Further experiments addressed the behavior of the slow-moving MreB. Because slow-moving EYFP-MreB molecules were not observed in the presence of the MreB-depolymerizing drug A22, the slow-moving molecules represent polymerized MreB. The dynamics of 120 single members of this subpopulation were carefully examined. Because the molecules were stationary within the 30-nm resolution of the measurement over the course of the 7-second integration time shown in A4, time-lapse imaging was used. Specifically, 100-ms imaging frames were separated by 9.9 seconds. In this way, the slow movement of polymerized MreB molecules could be followed over a longer time period before photobleaching. D shows 8 such fluorescence images in reverse contrast, in which a single molecule is tracked for 220 seconds. The molecule moves from left to right, then turns and moves right to left at a downward angle, shown by the red line. The observed MSD of the slow-moving MreB molecules is plotted as a function of Δt in E. Here, the MSD was characterized by a quadratic dependence on time lag, as is typical of directed motion. Also consistent with directed motion is the computed velocity autocorrelation function, CV(τ), shown in F, in which CV(τ) remains positive until τ = 80 s.

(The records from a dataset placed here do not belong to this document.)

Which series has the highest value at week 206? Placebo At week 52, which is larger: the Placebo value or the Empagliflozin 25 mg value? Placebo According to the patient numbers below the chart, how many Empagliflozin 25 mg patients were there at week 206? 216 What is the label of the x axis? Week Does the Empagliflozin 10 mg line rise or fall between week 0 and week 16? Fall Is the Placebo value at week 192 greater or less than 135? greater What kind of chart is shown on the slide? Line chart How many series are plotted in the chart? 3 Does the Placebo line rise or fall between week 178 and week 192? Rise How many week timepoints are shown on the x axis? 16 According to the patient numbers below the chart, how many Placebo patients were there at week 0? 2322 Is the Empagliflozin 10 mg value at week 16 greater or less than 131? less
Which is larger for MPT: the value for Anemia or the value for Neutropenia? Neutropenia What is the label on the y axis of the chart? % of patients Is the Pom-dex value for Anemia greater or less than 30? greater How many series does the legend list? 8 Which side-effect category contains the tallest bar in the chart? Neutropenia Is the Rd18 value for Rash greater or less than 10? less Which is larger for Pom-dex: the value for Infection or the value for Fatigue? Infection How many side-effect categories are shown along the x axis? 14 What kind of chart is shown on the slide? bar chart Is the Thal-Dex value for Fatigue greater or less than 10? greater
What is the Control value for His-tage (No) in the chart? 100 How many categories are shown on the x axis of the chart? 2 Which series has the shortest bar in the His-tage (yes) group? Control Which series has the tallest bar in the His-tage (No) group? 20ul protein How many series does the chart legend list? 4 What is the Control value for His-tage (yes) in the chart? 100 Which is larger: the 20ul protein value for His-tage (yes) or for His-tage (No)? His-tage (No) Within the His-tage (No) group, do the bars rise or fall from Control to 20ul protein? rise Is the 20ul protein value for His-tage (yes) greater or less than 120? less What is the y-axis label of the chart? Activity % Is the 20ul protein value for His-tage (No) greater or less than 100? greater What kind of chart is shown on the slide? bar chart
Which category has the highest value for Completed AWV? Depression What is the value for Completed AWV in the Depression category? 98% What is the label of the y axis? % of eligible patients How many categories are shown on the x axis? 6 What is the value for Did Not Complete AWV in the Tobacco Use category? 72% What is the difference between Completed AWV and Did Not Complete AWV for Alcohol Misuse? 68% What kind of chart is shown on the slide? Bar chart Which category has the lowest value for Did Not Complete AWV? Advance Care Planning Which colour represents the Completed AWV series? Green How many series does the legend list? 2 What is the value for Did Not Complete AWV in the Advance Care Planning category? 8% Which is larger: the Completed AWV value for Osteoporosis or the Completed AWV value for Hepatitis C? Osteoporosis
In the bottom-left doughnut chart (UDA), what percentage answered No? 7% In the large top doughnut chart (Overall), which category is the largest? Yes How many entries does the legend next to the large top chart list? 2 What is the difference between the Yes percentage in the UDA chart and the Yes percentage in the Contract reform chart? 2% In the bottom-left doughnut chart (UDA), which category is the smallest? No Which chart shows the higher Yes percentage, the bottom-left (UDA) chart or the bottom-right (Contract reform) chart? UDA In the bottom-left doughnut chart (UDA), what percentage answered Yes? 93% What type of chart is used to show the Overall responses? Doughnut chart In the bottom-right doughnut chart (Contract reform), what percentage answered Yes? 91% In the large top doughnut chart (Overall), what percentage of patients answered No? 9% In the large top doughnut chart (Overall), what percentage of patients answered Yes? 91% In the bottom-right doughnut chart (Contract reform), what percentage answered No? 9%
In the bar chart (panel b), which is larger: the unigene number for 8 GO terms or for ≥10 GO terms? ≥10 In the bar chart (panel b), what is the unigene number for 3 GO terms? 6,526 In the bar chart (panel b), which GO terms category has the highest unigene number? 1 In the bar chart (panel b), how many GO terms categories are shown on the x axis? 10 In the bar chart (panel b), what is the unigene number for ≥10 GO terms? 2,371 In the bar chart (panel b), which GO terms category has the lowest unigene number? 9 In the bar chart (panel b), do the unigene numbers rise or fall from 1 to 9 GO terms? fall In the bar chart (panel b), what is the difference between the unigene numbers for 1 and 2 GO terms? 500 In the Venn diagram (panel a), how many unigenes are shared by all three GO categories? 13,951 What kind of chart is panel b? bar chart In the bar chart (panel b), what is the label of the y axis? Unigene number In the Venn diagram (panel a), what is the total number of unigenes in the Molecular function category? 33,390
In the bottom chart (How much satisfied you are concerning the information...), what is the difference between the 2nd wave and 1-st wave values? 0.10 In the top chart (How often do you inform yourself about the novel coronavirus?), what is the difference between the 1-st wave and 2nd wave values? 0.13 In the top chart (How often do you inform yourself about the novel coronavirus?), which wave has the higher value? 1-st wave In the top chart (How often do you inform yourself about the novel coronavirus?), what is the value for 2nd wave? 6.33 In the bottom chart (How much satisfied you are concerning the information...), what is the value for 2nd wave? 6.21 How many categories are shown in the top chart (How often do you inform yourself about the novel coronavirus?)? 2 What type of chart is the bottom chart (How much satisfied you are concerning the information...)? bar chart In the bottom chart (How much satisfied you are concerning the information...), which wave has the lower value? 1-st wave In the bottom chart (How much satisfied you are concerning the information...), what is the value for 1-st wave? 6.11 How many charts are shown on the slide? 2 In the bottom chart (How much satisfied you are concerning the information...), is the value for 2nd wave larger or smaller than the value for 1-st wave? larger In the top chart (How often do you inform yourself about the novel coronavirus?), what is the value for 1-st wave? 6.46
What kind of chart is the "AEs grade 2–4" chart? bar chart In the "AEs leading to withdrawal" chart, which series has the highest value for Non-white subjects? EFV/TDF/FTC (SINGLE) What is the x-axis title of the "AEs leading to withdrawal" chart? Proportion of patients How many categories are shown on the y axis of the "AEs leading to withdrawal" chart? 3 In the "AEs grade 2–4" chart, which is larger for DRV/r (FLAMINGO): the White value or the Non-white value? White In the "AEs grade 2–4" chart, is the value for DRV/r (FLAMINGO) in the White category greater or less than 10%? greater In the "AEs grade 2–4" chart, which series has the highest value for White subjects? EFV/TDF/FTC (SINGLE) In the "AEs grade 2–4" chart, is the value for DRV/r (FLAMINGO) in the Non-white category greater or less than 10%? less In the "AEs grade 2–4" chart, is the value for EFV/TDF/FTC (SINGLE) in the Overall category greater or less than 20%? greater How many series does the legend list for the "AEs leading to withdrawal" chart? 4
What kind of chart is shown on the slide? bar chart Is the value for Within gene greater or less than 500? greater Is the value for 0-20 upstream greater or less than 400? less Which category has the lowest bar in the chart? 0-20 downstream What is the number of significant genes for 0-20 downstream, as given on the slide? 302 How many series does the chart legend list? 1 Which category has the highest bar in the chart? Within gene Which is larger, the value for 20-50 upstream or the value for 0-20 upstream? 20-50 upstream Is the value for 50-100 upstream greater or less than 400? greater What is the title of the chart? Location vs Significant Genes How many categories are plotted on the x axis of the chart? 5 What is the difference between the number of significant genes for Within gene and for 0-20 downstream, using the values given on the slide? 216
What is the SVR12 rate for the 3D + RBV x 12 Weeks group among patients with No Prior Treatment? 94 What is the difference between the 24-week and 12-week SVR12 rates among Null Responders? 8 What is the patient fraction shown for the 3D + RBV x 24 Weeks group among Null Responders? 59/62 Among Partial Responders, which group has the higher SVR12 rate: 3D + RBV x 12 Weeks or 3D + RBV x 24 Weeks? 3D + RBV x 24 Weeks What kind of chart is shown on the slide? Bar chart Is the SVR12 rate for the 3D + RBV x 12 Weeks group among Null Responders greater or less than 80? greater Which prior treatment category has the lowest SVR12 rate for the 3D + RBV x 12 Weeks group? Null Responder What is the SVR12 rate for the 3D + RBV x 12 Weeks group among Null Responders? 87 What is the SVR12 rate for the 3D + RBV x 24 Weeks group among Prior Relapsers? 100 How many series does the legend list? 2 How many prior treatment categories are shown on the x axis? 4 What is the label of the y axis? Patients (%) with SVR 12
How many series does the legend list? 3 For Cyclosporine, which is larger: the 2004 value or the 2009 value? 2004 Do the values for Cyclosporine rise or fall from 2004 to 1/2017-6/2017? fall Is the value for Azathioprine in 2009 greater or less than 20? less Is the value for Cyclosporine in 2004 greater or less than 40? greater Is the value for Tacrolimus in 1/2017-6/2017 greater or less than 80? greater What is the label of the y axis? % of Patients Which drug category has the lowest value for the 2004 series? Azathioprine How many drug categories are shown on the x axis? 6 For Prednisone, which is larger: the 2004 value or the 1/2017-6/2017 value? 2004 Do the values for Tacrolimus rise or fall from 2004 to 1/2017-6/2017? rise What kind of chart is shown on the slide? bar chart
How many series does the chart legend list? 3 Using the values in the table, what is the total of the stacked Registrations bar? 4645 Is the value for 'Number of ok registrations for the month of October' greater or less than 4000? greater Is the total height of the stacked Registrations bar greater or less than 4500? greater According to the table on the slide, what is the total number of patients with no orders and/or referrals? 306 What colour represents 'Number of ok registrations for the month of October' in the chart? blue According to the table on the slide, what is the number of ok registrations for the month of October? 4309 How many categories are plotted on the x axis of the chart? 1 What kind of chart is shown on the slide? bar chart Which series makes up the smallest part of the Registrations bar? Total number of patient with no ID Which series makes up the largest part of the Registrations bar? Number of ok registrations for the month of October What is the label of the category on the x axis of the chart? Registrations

The slow, directed motion of polymerized MreB was further explored by analyzing the trajectories of each individual molecule in the context of two putative models for the motion of an MreB molecule in an MreB filament: (1) the filaments into which the monomers are incorporated were moving, or (2) the monomers themselves were treadmilling though largely stationary filaments, analogous to the motion of actin. If the motion of polymerized MreB is because of whole-filament movement, then the observation time for the slow-moving single molecules should be limited by the photobleaching time of the EYFP, independent of experiment timescale. In the inset to A, the total emission time of EYFP-MreB before photobleaching under continuous emission was measured, with an average on-time of 4.6 seconds. However, the true irradiation time before photobleaching of the molecules imaged with 9.9-second time lapses, shown in A, was found to be only 0.8 seconds. Most of the fluorescence from the polymerized MreB molecules therefore disappeared before photobleaching occurred, likely as a result of dissociation from the end of a filament and the onset of fast diffusive motion not resolvable with the 100-ms imaging frames. This result indicates that MreB molecules treadmill through filaments with fixed ends.
Figure 4. Slow movement of MreB molecules through filaments. (A) Distribution of observed true irradiation time of slow-moving MreB molecules with time-lapse imaging (average = 0.8 s) and (inset) average emission time under continuous illumination (average = 4.6 (more ...)
Given that the polymerized MreB molecules showed directed motion, a speed value was extracted from each single-molecule trajectory (B). The average speed was 6.0 ± 0.2 nm/s. From its crystal structure, the length of an MreB monomer is 5.4 nm (van den Ent et al. 2001
); the average speed therefore corresponded to 1.2 monomer additions per second in steady-state fixed MreB filaments. The average length traveled by a polymerized MreB molecule before dissociation, which corresponds to the filament length, was also measured by considering only MreB molecules that became polymerized after the start of imaging and that dissociated before the end of imaging. The MreB filament lengths of 128 trajectories are shown in C, in which the average filament length was 392 ±23 nm—quite small relative to the average cell length of 3.5 µm. A representative subset of these trajectories is plotted on normalized cell shapes in D. Of note, most of the trajectories moved perpendicular to the cell long axis. A smaller number of trajectories were oblique. These nonperpendicular trajectories were characterized as moving toward the swarmer pole (+) or toward the stalked pole (−). No preferred orientation was observed.